作業:
**1)** システィーナ礼拝堂の『創世記』の記事によると、天井の『創世記』は何に由来するストーリーで構成されていますか。
**2)** システィーナ礼拝堂の『創世記』の記事を、最後の文の後から書き進めてください。
*** 本文抜粋 ***
STUDY
2022.1.25
ミケランジェロ初めてのフレスコ画!?システィーナ礼拝堂『創世記』見どころ紹介
ヴァチカン市国はイタリア・ローマの中にある世界で一番小さな国です。
ローマ・カトリック教会の中心地であり、敷地内の宗教施設や美術館には重要な作品が多く保管されています。
そんなヴァチカン市国の中で最も有名な作品の1つが、ミケランジェロの『創世記』です。
今回の記事では、システィーナ礼拝堂にある『創世記』について、作品の解説と見どころについて紹介します。
目次
『創世記』はミケランジェロの初めてのフレスコ画?
Мікеланджело, CC BY-SA 3.0, via Wikimedia Commons
システィーナ礼拝堂の天井に描かれている『創世記』は、旧約聖書に由来したストーリーで構成されています。
ミケランジェロの天井画のメイン部分では、神が世界を作り、人間を作り(アダム)、楽園追放、ノアの箱舟など、今の世界の成り立ちを説明しています。
フレスコ画としての完成度が高いだけでなく、人体の美しさの表現を追求してきたミケランジェロの魂の宿った作品です。
*** 抽出資料 ***
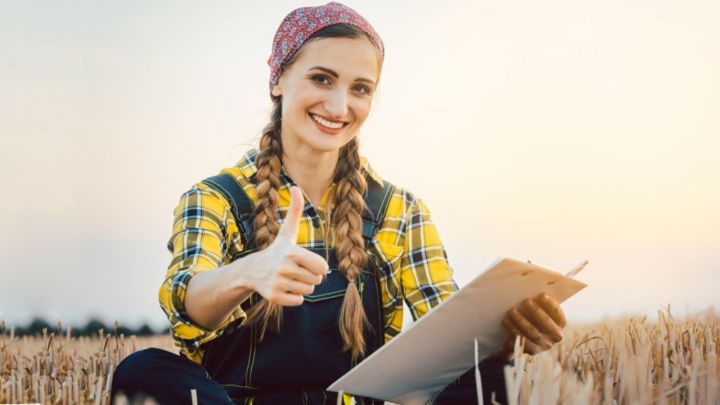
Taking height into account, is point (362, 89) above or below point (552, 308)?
above

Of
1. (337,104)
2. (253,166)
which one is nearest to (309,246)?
(253,166)

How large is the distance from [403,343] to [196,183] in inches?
43.0

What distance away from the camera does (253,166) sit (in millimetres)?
2672

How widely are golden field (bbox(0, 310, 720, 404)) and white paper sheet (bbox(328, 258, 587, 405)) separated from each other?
148 millimetres

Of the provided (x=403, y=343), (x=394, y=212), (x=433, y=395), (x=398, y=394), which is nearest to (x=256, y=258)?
(x=403, y=343)

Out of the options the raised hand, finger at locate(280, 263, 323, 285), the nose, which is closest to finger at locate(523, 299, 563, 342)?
the raised hand

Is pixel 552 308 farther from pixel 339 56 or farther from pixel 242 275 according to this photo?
pixel 339 56

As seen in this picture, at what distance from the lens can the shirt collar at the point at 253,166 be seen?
2652mm

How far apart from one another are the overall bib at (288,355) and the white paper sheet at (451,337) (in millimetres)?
293

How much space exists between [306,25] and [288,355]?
1096mm

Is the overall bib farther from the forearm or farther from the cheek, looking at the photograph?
the cheek

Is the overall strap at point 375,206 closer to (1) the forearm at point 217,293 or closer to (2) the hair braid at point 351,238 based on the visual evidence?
(2) the hair braid at point 351,238

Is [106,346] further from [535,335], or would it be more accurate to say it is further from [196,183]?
[535,335]

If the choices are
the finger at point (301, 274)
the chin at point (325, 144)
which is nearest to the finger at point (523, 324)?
the finger at point (301, 274)
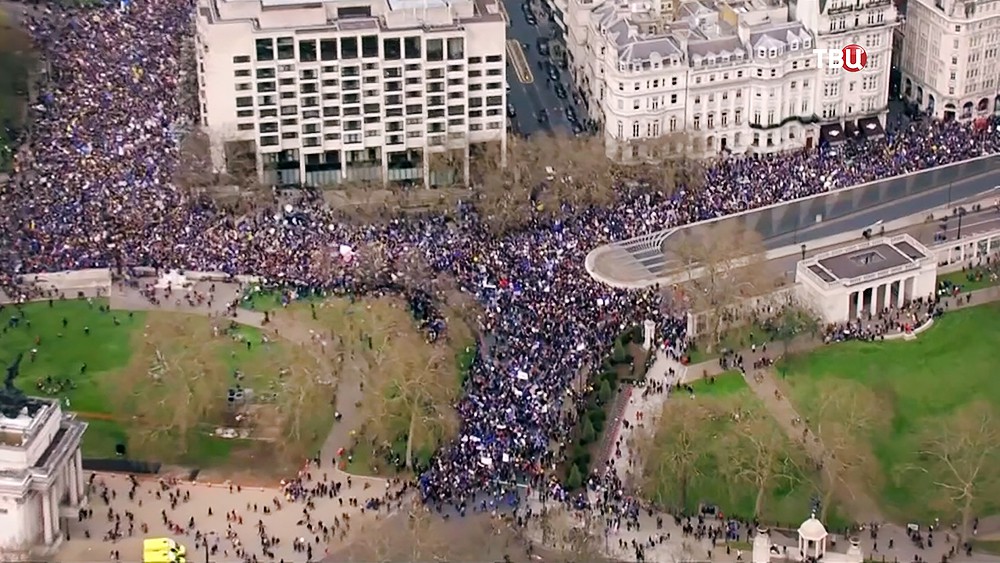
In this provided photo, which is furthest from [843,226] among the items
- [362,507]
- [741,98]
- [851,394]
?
[362,507]

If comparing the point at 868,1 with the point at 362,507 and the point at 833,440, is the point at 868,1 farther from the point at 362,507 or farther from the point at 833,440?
the point at 362,507

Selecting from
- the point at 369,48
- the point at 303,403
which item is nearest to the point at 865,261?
the point at 369,48

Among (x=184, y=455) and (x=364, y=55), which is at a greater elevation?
(x=364, y=55)

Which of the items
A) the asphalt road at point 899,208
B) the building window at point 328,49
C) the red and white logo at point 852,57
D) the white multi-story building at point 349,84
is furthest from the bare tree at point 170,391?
the red and white logo at point 852,57

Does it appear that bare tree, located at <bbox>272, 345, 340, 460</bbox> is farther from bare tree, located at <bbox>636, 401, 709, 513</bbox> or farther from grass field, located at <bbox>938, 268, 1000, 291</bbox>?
grass field, located at <bbox>938, 268, 1000, 291</bbox>

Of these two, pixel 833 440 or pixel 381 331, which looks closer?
pixel 833 440

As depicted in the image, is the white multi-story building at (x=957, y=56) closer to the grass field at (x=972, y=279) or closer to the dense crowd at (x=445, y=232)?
the dense crowd at (x=445, y=232)
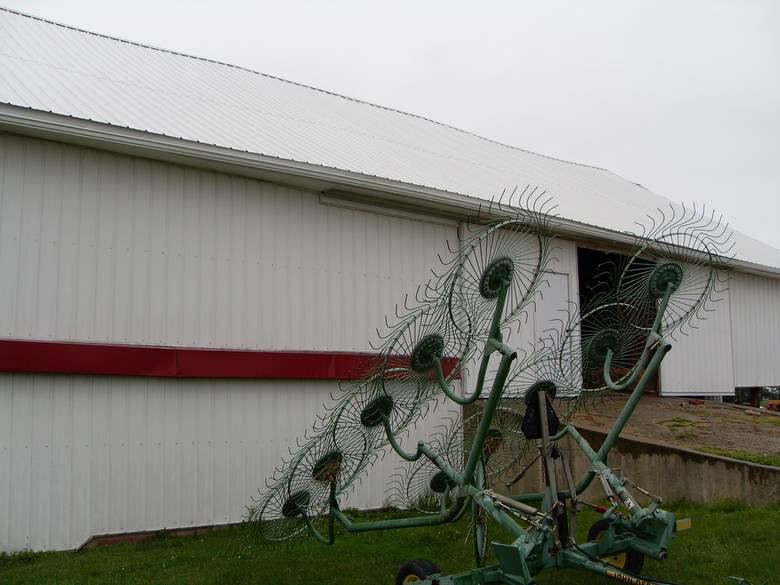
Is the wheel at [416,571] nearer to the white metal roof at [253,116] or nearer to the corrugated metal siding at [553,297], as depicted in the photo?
the white metal roof at [253,116]

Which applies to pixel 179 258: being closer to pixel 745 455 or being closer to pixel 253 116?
pixel 253 116

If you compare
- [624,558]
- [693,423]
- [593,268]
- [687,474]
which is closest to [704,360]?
[593,268]

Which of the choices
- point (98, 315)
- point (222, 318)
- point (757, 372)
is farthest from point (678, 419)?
point (98, 315)

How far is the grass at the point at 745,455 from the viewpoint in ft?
34.4

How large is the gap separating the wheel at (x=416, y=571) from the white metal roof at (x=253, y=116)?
18.7ft

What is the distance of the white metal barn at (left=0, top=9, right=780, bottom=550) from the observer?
8742 millimetres

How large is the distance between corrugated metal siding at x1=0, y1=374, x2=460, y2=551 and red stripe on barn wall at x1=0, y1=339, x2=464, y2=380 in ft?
0.51

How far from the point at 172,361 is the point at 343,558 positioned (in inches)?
122

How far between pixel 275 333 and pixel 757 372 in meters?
13.5

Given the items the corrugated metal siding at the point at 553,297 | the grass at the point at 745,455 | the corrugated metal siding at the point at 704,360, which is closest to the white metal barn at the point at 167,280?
the corrugated metal siding at the point at 553,297

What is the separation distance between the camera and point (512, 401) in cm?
758

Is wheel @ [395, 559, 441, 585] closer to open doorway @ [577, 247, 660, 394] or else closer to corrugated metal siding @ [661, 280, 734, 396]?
open doorway @ [577, 247, 660, 394]

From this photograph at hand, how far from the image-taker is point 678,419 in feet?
45.9

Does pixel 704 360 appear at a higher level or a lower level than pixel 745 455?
higher
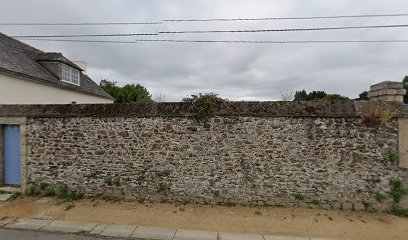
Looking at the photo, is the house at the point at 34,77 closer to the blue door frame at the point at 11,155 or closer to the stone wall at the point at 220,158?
the blue door frame at the point at 11,155

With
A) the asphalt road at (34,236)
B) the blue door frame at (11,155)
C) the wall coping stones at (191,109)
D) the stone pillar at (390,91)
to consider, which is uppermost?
the stone pillar at (390,91)

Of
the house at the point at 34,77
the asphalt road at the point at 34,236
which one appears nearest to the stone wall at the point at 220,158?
the asphalt road at the point at 34,236

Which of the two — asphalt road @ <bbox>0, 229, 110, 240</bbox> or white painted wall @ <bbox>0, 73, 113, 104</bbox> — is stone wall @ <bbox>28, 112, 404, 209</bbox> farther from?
white painted wall @ <bbox>0, 73, 113, 104</bbox>

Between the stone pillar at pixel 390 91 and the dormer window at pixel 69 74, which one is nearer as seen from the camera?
the stone pillar at pixel 390 91

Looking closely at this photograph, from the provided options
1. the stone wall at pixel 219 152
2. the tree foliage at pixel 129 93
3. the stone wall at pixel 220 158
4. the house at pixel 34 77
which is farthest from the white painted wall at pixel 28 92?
the tree foliage at pixel 129 93

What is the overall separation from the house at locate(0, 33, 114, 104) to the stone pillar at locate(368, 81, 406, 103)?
1266 cm

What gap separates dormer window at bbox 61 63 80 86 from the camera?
15474 mm

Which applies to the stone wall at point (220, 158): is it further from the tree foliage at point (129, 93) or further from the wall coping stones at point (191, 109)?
the tree foliage at point (129, 93)

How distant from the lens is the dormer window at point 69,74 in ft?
50.8

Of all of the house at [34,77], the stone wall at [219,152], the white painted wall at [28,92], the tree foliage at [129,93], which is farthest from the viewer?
the tree foliage at [129,93]

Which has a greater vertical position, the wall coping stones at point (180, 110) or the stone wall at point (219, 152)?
the wall coping stones at point (180, 110)

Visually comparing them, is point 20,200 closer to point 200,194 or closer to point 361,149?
point 200,194

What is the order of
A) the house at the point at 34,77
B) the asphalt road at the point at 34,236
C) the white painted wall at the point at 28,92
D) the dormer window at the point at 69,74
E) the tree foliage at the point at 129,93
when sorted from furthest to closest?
the tree foliage at the point at 129,93 → the dormer window at the point at 69,74 → the house at the point at 34,77 → the white painted wall at the point at 28,92 → the asphalt road at the point at 34,236

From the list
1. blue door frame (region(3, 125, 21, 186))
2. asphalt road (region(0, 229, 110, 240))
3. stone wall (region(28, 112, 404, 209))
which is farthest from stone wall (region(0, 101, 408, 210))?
asphalt road (region(0, 229, 110, 240))
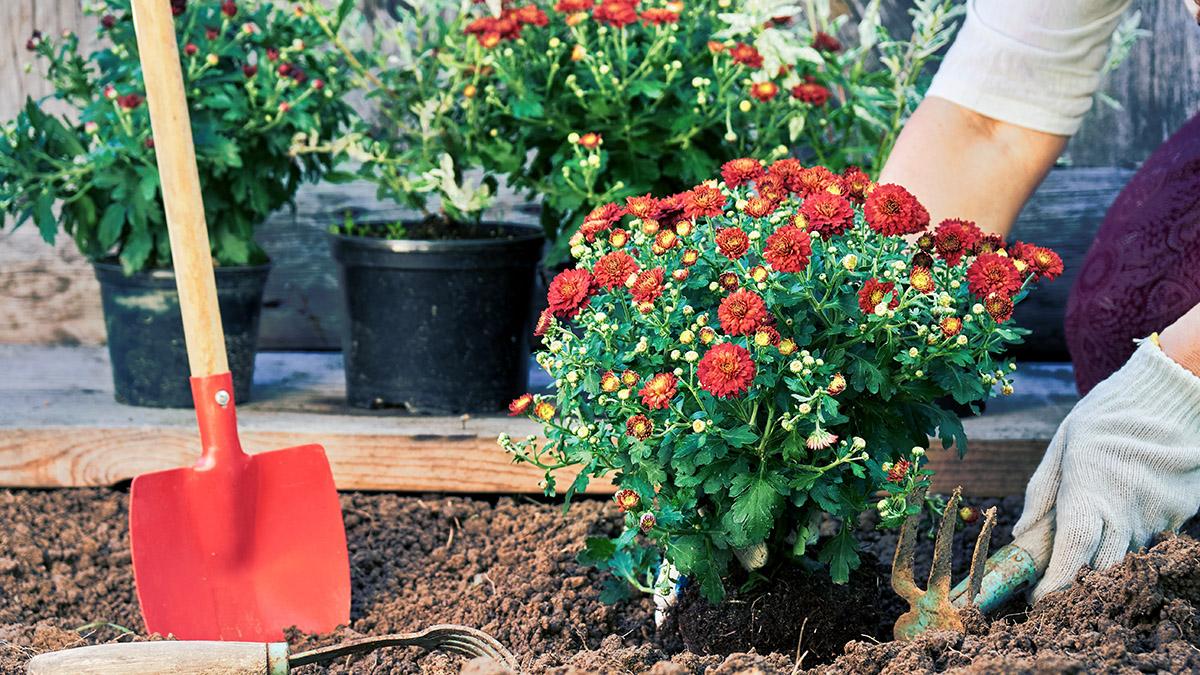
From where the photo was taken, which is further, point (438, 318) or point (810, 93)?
point (438, 318)

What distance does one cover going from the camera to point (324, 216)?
113 inches

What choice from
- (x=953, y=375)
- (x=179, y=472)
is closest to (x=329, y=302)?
(x=179, y=472)

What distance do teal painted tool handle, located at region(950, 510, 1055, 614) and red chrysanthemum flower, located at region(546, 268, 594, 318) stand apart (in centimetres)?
55

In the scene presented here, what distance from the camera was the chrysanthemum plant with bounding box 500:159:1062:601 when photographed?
1.32 m

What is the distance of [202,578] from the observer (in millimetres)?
1805

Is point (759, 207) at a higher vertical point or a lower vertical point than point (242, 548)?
higher

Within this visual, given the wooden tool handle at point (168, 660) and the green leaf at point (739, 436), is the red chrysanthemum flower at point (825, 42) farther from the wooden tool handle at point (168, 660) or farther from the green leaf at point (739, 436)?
the wooden tool handle at point (168, 660)

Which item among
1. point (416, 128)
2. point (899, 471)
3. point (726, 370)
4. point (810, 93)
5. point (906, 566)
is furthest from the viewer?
point (416, 128)

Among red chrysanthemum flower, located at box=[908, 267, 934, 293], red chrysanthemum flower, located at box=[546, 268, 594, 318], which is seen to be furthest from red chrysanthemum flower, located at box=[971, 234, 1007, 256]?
red chrysanthemum flower, located at box=[546, 268, 594, 318]

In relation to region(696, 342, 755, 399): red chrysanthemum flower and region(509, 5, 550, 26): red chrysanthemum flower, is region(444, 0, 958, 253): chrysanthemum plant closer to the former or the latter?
region(509, 5, 550, 26): red chrysanthemum flower

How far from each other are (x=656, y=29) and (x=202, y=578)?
1137 millimetres

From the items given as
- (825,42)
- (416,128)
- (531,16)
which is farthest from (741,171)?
(416,128)

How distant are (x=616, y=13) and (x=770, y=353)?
84cm

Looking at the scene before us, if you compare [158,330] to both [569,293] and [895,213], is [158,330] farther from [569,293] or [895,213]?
[895,213]
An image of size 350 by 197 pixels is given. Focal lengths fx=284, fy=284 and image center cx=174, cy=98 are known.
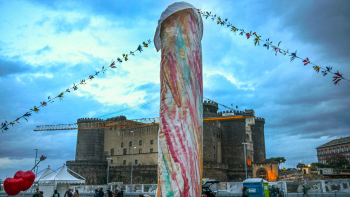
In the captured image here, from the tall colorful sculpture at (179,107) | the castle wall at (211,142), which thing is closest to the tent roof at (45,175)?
the tall colorful sculpture at (179,107)

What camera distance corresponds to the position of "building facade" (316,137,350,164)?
88.6m

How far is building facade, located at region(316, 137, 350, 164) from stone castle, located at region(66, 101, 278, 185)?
43261mm

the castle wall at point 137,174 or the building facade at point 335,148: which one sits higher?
the building facade at point 335,148

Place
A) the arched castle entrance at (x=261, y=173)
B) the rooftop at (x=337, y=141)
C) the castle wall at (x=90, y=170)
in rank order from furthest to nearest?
the rooftop at (x=337, y=141) < the castle wall at (x=90, y=170) < the arched castle entrance at (x=261, y=173)

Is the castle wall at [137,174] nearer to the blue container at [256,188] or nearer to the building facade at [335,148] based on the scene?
the blue container at [256,188]

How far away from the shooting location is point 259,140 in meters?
61.2

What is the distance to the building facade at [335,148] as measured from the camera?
3489 inches

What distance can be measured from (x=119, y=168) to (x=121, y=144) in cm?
568

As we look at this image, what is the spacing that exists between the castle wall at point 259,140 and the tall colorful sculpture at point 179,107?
2306 inches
***
解答:
**1)** 旧約聖書に由来するストーリーです。

**2)**
驚くべきことに、この作品を作るまでミケランジェロはフレスコ画の作成の経験がありませんでした。
彫刻家として活動し、晩年まで「自分は彫刻家である」と強く主張していたミケランジェロ。
経験がないにもかかわらず彼がこの天井画の依頼を受けることになったのは、ライバルたちの罠だったと言われています。
同時期にシスティーナ礼拝堂に隣接しているヴァチカン宮殿では、建築家ブラマンテが建物の建設に携わっていました。
ライバルであるミケランジェロを貶めるため、ブラマンテは当時の教皇にあえてこの大仕事にミケランジェロを推薦したと言われています。
結果的にこのブラマンテの策略は失敗に終わります。
フレスコ画の経験がなかったにもかかわらず、ミケランジェロはこの傑作を完成させ、画家としての才覚を誇示することになりました。
教皇と揉めてローマから逃亡したミケランジェロ
Michelangelo, Public domain, via Wikimedia Commons
ミケランジェロは、絵画の仕事に対してあまり積極的ではありませんでした。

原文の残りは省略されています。